Mixed Model – Interpretation of Intercept in Random-Effects Only Linear Mixed Model (LMM)

interpretationlme4-nlmemixed model

I am using LME4 to fit models for a repeated measures study in psychology. Before jumping in to my fixed effects, I decided to start by comparing different random effects structures. I fit a number of models with differing random effects structures, and (thought!) I understood the output. But I noticed (see model output below) that each model yields a different overall intercept.
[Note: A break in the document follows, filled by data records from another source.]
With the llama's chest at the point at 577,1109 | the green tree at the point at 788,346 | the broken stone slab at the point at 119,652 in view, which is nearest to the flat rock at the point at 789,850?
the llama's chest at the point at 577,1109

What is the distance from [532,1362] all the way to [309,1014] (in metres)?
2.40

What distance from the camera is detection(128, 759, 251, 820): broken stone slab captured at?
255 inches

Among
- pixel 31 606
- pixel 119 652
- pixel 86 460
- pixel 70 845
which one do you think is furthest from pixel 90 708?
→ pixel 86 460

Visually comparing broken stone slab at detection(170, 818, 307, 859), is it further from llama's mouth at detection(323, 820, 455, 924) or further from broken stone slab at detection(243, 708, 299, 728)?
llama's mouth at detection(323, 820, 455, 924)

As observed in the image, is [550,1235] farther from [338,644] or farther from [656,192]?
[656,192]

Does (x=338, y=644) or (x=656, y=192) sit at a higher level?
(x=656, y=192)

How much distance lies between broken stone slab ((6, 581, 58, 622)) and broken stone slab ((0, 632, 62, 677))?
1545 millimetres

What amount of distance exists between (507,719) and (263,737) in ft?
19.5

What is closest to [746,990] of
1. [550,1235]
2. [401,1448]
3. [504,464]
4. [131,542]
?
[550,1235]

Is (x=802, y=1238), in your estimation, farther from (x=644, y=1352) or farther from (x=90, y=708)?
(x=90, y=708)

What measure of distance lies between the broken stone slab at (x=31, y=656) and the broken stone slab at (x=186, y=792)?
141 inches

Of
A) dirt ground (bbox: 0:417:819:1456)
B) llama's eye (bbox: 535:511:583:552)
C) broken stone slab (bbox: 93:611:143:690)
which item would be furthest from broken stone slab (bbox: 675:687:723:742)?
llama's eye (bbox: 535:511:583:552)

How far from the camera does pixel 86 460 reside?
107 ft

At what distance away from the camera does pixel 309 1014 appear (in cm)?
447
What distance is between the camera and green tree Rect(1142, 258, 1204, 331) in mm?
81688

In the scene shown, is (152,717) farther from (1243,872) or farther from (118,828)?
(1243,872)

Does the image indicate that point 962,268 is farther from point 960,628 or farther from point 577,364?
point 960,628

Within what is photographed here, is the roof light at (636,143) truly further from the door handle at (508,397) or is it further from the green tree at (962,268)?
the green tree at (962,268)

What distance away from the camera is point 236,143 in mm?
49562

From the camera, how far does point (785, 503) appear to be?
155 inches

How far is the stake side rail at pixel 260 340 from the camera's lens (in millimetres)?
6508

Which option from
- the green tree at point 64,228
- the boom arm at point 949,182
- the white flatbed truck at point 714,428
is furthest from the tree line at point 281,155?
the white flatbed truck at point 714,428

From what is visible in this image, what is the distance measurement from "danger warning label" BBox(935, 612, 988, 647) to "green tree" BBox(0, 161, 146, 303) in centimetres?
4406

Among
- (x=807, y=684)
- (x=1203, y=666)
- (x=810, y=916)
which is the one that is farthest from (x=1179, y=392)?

I thought the intercept in the models would be the Grand Mean (M = 59.2994) since no fixed effects were specified. But in that case, shouldn't the intercept be the same for all models?

Here are the four random-effects only models I'm comparing:
(subject is a random factor, the fixed factors are prefaced with f_ and refer to aspects of the 'treatment' subjects received).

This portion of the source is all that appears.